Dando sequência ao debate, no segundo capítulo, o tema aborto será estudado a partir do que dispõe a legislação brasileira, momento em que serão apontadas as vantagens e benefícios da criminalização ou descriminalização do mesmo, especialmente a questão do aborto clandestino, seus riscos e consequências para a saúde da mulher e o destino deste novo ser. Analisar com consciência e coerência as diversas hipóteses de aborto lícito no intuito de reduzir as práticas criminosas de aborto no Brasil, as quais trazem consequências desastrosas

(25)

e muitas vezes irreversíveis para a saúde da mulher, trazendo um impacto extremamente negativo em nossa sociedade. Buscar, através de pesquisa detalhada e precisa, de quantas mulheres são punidas no Brasil por estas práticas criminosas de aborto clandestino. Mas, sobretudo tentar imaginar em diversas camadas de nossa sociedade, que são veementes contra a descriminalização do aborto no Brasil, de que é possível com um acompanhamento ideal e completo da mulher que se encontra grávida, para que esta possa tomar uma decisão sobre a continuação ou interrupção da gestação, dentro, é claro, do que rege a lei no período compreendido para este fim. Também para conscientizar a mulher com aconselhamento, acompanhamento e amparo necessários para que a mesma possa voltar atrás na decisão de querer abortar e aceitar a gestação completa, com apego e afeto ao novo ser que se vislumbra.

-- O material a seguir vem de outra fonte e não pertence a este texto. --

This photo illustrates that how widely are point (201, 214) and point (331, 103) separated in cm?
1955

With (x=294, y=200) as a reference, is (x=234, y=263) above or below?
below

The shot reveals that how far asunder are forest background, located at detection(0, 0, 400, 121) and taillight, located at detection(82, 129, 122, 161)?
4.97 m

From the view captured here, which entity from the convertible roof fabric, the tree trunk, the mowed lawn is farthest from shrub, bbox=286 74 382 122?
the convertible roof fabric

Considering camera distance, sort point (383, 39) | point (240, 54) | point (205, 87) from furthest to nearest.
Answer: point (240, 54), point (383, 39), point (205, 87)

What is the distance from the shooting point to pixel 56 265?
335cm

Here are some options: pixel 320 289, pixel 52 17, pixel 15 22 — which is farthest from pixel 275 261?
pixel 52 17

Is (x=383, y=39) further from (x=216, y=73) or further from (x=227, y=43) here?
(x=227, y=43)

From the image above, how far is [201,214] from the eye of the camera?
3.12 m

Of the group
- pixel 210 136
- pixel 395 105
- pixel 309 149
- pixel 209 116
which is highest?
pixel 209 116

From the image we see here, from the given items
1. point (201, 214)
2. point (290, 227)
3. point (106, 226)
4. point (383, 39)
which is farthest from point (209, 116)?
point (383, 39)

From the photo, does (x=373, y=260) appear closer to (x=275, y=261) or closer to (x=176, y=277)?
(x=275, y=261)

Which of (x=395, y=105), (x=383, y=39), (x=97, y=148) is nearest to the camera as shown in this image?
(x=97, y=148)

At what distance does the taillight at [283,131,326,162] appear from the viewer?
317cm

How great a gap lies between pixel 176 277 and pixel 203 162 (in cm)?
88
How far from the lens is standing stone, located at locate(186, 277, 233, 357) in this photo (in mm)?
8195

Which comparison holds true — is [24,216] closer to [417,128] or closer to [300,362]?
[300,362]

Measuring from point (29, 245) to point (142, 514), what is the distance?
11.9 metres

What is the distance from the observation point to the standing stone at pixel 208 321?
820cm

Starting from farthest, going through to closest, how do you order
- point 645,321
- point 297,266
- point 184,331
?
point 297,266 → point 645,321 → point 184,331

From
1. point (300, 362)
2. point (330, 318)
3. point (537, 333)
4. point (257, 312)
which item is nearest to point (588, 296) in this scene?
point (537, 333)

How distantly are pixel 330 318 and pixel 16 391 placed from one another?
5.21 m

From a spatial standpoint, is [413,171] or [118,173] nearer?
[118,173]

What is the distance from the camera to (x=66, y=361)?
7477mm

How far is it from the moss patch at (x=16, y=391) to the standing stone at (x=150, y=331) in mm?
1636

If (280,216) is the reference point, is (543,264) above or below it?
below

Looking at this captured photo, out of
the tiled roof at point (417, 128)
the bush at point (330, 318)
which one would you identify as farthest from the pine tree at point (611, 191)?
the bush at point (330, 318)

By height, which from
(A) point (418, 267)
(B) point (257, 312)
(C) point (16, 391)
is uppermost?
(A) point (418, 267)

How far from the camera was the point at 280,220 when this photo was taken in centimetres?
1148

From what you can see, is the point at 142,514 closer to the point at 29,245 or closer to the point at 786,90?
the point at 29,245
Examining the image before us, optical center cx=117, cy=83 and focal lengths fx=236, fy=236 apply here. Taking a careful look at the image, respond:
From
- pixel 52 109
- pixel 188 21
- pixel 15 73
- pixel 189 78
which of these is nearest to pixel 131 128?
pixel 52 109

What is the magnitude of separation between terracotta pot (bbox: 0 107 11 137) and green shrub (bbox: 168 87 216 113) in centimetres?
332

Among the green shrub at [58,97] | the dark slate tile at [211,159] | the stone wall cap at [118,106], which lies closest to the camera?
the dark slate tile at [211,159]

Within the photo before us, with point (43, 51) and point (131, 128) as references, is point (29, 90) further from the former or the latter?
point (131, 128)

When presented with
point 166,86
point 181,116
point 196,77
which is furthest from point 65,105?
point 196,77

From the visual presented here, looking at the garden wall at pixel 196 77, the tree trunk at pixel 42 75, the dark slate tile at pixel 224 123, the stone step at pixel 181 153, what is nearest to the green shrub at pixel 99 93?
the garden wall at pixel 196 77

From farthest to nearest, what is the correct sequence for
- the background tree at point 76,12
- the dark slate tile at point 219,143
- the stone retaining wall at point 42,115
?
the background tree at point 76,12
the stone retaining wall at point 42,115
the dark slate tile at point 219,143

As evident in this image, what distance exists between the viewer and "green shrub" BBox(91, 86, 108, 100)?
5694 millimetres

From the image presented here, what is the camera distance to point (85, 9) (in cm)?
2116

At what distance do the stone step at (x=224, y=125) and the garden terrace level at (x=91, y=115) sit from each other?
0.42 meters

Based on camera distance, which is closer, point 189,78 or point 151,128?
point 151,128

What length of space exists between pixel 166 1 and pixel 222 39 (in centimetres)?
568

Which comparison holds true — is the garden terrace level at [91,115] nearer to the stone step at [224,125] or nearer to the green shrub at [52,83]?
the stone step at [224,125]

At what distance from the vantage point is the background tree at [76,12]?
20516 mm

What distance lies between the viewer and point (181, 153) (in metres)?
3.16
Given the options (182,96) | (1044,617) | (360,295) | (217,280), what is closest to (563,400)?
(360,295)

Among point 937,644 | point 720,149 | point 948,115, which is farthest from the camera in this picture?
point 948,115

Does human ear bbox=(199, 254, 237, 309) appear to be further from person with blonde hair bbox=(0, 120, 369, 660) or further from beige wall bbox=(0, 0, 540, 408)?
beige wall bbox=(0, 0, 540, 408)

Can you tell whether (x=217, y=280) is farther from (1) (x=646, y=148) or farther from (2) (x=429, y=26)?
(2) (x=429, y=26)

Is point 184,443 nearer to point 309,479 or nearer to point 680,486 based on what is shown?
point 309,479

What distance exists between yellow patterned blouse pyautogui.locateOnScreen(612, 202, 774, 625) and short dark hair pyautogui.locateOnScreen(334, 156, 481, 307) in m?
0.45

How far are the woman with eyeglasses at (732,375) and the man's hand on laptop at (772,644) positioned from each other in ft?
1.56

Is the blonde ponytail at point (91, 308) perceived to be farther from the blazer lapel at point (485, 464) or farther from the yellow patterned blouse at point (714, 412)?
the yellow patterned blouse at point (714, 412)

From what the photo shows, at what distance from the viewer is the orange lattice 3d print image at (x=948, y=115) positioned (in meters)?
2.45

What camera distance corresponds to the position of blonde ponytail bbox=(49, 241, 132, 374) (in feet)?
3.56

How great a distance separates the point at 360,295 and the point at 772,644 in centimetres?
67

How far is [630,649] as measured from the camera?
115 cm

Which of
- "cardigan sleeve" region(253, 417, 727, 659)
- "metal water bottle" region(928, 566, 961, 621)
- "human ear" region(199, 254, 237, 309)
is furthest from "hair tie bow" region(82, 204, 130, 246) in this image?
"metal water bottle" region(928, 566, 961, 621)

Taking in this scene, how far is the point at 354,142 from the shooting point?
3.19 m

Quem sabe, com as hipóteses criteriosas de aborto lícito, estas práticas abortivas possam ser se não banidas em nosso país, pelo menos reduzidas, significativamente, preservando um bem maior que é a vida da mulher e da vida intrauterina.

(26)

2. O ABORTO NA LEGISLAÇÃO BRASILEIRA

Este segundo capítulo, vem tratar o assunto aborto tendo como referência a legislação constitucional e infraconstitucional brasileira, em especial o Código Penal, que criminaliza a interrupção voluntária da gestação. Buscar-se-á, nele, fazer uma revisão crítica, uma vez que se percebe, por um lado, que a criminalização em pouco contribui para a redução dos índices de aborto no país e, por outro lado, que há um elevado déficit na qualidade da assistência prestada à saúde reprodutiva da mulher e nas ações do planejamento familiar. Estes fatores permitem demonstrar que ilegalidade do aborto no Brasil provoca implicações à saúde da mulher, vez que várias buscam praticas inseguras e clandestinas de abortamento. A proibição pela lei não impede que o aborto seja realizado.

Segundo Cavalcanti; Xavier (2006, p. 135) a CF/88

não tratou expressamente do aborto voluntário, seja para autorizá-lo, seja para proibi-lo. Isto não significa, por óbvio, que o tema da interrupção voluntária da gravidez seja um indiferente constitucional. Muito pelo contrário, a matéria está fortemente impregnada de conteúdo constitucional, na medida em que envolve o manejo de princípios e valores de máxima importância consagrados na Carta Magna.

Cabe mencionar, em primeiro lugar, que não há como discutir a questão da legalização do aborto sem debater o problema da proteção jurídica da vida humana intrauterina. Se a interrupção voluntária da gravidez implica eliminação dessa vida, é necessário verificar até que ponto ela recebe proteção da ordem constitucional brasileira.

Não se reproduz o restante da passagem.